The names of the two players have cropped up during the ongoing hearings into the PCB chargesheet against Pakistani batsmen Sharjeel Khan and Khalid Latif who were charged with breaching several clauses of the anti-corruption code, including meeting with bookmakers and agreeing to spot-fixing in the Pakistan Super League (PSL) earlier this year in Dubai.

Both players have denied the charges and Khalid’s lawyer has made it clear they will be filing a petition in the Supreme Court against the constitution of the tribunal which is headed by a former judge of the Lahore High Court, Asghar Haider who also worked for the PCB as its legal advisor.

The two players were sent back from the PSL after being suspended under the anti-corruption code by the PCB.

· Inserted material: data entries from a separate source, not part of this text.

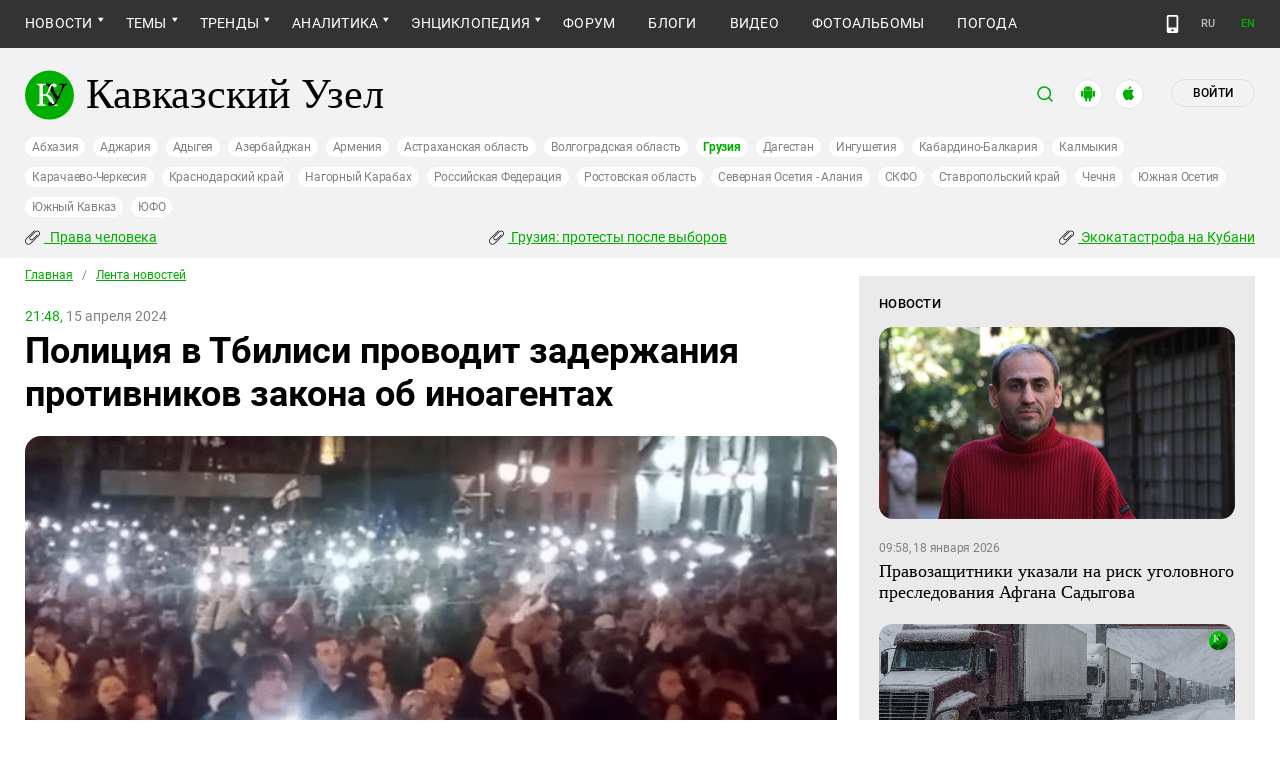

--- FILE ---
content_type: image/svg+xml
request_url: https://www.kavkaz-uzel.eu/assets/redesign/play-e739ed17785573ecde2a5bd5fa331f48d893a32b008e9860e0f76fd686bd3a64.svg
body_size: 222
content:
<svg width="42" height="30" viewBox="0 0 42 30" fill="none" xmlns="http://www.w3.org/2000/svg">
<path opacity="0.5" fill-rule="evenodd" clip-rule="evenodd" d="M37.4331 0.89938C39.2321 1.38373 40.6506 2.80217 41.1349 4.60118C42.0344 7.88782 41.9998 14.7379 41.9998 14.7379C41.9998 14.7379 41.9998 21.5533 41.1349 24.84C40.6506 26.639 39.2321 28.0574 37.4331 28.5418C34.1465 29.4067 20.9999 29.4067 20.9999 29.4067C20.9999 29.4067 7.88794 29.4067 4.5667 28.5072C2.7677 28.0228 1.34925 26.6044 0.864906 24.8054C0 21.5533 0 14.7033 0 14.7033C0 14.7033 0 7.88782 0.864906 4.60118C1.34925 2.80217 2.80229 1.34913 4.5667 0.864784C7.85334 -0.00012207 20.9999 -0.00012207 20.9999 -0.00012207C20.9999 -0.00012207 34.1465 -0.00012207 37.4331 0.89938ZM27.7462 14.7033L16.8138 20.9998V8.40676L27.7462 14.7033Z" fill="white"/>
</svg>
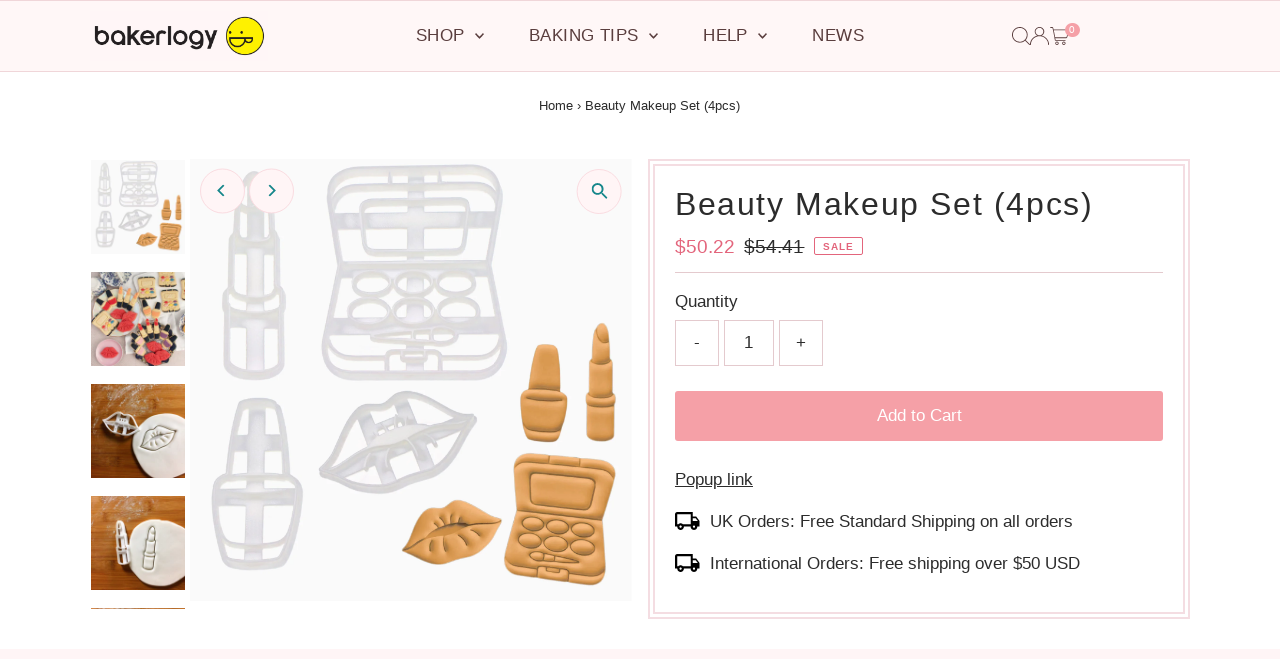

--- FILE ---
content_type: text/html; charset=utf-8
request_url: https://bakerlogy.com/products/promo-set-nail-polish-lipstick-lip-kiss-eyeshadow-palette?view=listing
body_size: 1655
content:


<template data-html="listing">
  <div class="product-index-inner">
    
      
        
      
        
      
        
      
      
        <div class="sale-item sale-item--icon icn rectangle_icon">
          
              SALE
          
        </div>
        <!-- /.sale-item.icn -->
      
      
    
  </div>
  <!-- /.product-index-inner -->

  <div class="js-product-image animated prod-image image_square">
    <a href="/products/promo-set-nail-polish-lipstick-lip-kiss-eyeshadow-palette" title="Beauty Makeup Set (4pcs)">
      <div class="reveal">





<div class="box-ratio " style="padding-bottom: 100.0%;">
  <img src="//bakerlogy.com/cdn/shop/products/LDN11663_MakeUpSet_Amazon.jpg?v=1755018759&amp;width=1200" alt="Set of 4 Cookie Cutters: Nail Polish, Lipstick, Lip Kiss, Eyeshadow Palette" srcset="//bakerlogy.com/cdn/shop/products/LDN11663_MakeUpSet_Amazon.jpg?v=1755018759&amp;width=200 200w, //bakerlogy.com/cdn/shop/products/LDN11663_MakeUpSet_Amazon.jpg?v=1755018759&amp;width=300 300w, //bakerlogy.com/cdn/shop/products/LDN11663_MakeUpSet_Amazon.jpg?v=1755018759&amp;width=400 400w, //bakerlogy.com/cdn/shop/products/LDN11663_MakeUpSet_Amazon.jpg?v=1755018759&amp;width=500 500w, //bakerlogy.com/cdn/shop/products/LDN11663_MakeUpSet_Amazon.jpg?v=1755018759&amp;width=600 600w, //bakerlogy.com/cdn/shop/products/LDN11663_MakeUpSet_Amazon.jpg?v=1755018759&amp;width=700 700w, //bakerlogy.com/cdn/shop/products/LDN11663_MakeUpSet_Amazon.jpg?v=1755018759&amp;width=800 800w, //bakerlogy.com/cdn/shop/products/LDN11663_MakeUpSet_Amazon.jpg?v=1755018759&amp;width=1000 1000w, //bakerlogy.com/cdn/shop/products/LDN11663_MakeUpSet_Amazon.jpg?v=1755018759&amp;width=1200 1200w" width="1200" height="1200" loading="eager" fetchpriority="auto" sizes="(min-width: 1601px) 2000px,
  (min-width: 768px) and (max-width: 1600px) 1200px,
  (max-width: 767px) 100vw, 900px" class="first-image">
</div>
<noscript><img src="//bakerlogy.com/cdn/shop/products/LDN11663_MakeUpSet_Amazon.jpg?v=1755018759&amp;width=1200" alt="Set of 4 Cookie Cutters: Nail Polish, Lipstick, Lip Kiss, Eyeshadow Palette" srcset="//bakerlogy.com/cdn/shop/products/LDN11663_MakeUpSet_Amazon.jpg?v=1755018759&amp;width=352 352w, //bakerlogy.com/cdn/shop/products/LDN11663_MakeUpSet_Amazon.jpg?v=1755018759&amp;width=832 832w, //bakerlogy.com/cdn/shop/products/LDN11663_MakeUpSet_Amazon.jpg?v=1755018759&amp;width=1200 1200w" width="1200" height="1200"></noscript>


          
            <div class="hidden">
              



<div class="box-ratio " style="padding-bottom: 100.0%;">
  <img src="//bakerlogy.com/cdn/shop/products/LDN11659_LDN11660_LDN11661_LDN11662_Make_Up_Lifestyle5.jpg?v=1755018760&amp;width=1200" alt="Set of 4 Cookies: Nail Polish, Lipstick, Lip Kiss, Eyeshadow Palette" srcset="//bakerlogy.com/cdn/shop/products/LDN11659_LDN11660_LDN11661_LDN11662_Make_Up_Lifestyle5.jpg?v=1755018760&amp;width=200 200w, //bakerlogy.com/cdn/shop/products/LDN11659_LDN11660_LDN11661_LDN11662_Make_Up_Lifestyle5.jpg?v=1755018760&amp;width=300 300w, //bakerlogy.com/cdn/shop/products/LDN11659_LDN11660_LDN11661_LDN11662_Make_Up_Lifestyle5.jpg?v=1755018760&amp;width=400 400w, //bakerlogy.com/cdn/shop/products/LDN11659_LDN11660_LDN11661_LDN11662_Make_Up_Lifestyle5.jpg?v=1755018760&amp;width=500 500w, //bakerlogy.com/cdn/shop/products/LDN11659_LDN11660_LDN11661_LDN11662_Make_Up_Lifestyle5.jpg?v=1755018760&amp;width=600 600w, //bakerlogy.com/cdn/shop/products/LDN11659_LDN11660_LDN11661_LDN11662_Make_Up_Lifestyle5.jpg?v=1755018760&amp;width=700 700w, //bakerlogy.com/cdn/shop/products/LDN11659_LDN11660_LDN11661_LDN11662_Make_Up_Lifestyle5.jpg?v=1755018760&amp;width=800 800w, //bakerlogy.com/cdn/shop/products/LDN11659_LDN11660_LDN11661_LDN11662_Make_Up_Lifestyle5.jpg?v=1755018760&amp;width=1000 1000w, //bakerlogy.com/cdn/shop/products/LDN11659_LDN11660_LDN11661_LDN11662_Make_Up_Lifestyle5.jpg?v=1755018760&amp;width=1200 1200w" width="1200" height="1200" loading="lazy" fetchpriority="auto" sizes="(min-width: 1601px) 2000px,
  (min-width: 768px) and (max-width: 1600px) 1200px,
  (max-width: 767px) 100vw, 900px">
</div>
<noscript><img src="//bakerlogy.com/cdn/shop/products/LDN11659_LDN11660_LDN11661_LDN11662_Make_Up_Lifestyle5.jpg?v=1755018760&amp;width=1200" alt="Set of 4 Cookies: Nail Polish, Lipstick, Lip Kiss, Eyeshadow Palette" srcset="//bakerlogy.com/cdn/shop/products/LDN11659_LDN11660_LDN11661_LDN11662_Make_Up_Lifestyle5.jpg?v=1755018760&amp;width=352 352w, //bakerlogy.com/cdn/shop/products/LDN11659_LDN11660_LDN11661_LDN11662_Make_Up_Lifestyle5.jpg?v=1755018760&amp;width=832 832w, //bakerlogy.com/cdn/shop/products/LDN11659_LDN11660_LDN11661_LDN11662_Make_Up_Lifestyle5.jpg?v=1755018760&amp;width=1200 1200w" width="1200" height="1200"></noscript>


            </div>
          
</div>
    </a>

    
<button
        class="quick-view-2344588345428 product-listing__quickview-trigger  js-quickview-trigger"
        type="button"
        name="button"
        data-product-url="/products/promo-set-nail-polish-lipstick-lip-kiss-eyeshadow-palette?view=quick"
        popovertarget=""
        popovertargetaction="show"
      >
        Quick shop
      </button>
    
  </div>
  <!-- /.js-product-image -->

  <div class="product-info">
    <div class="product-info-inner">
      <a href="/products/promo-set-nail-polish-lipstick-lip-kiss-eyeshadow-palette">
        
        <span class="prod-title">Beauty Makeup Set (4pcs)</span>
      </a>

The Board later suspended four other players in the case including left-arm pacer Mohammad Irfan, who is serving a 12-month ban after admitting to not reporting approaches by bookmakers Mohammad Nawaz, Shahzaib Hasan and Nasir Jamshed, all Pakistan players.

While Sami, who has played 36 Tests and 87 ODIs, is presently in Karachi, Umar, who has appeared in 16 Tests, 116 ODIs and 86 T20 internationals, is in London seeking medical treatment for a knee problem.

Umar skipped the ongoing high performance camp in Lahore and apparently flew to London without taking the PCB officials into confidence.

Another PCB source said in the wake of the information gathered during the ongoing spot-fixing case, it was also decided to keep an eye on the Bangladesh Premier League in which large number of Pakistani players, including Sami and Umar, play.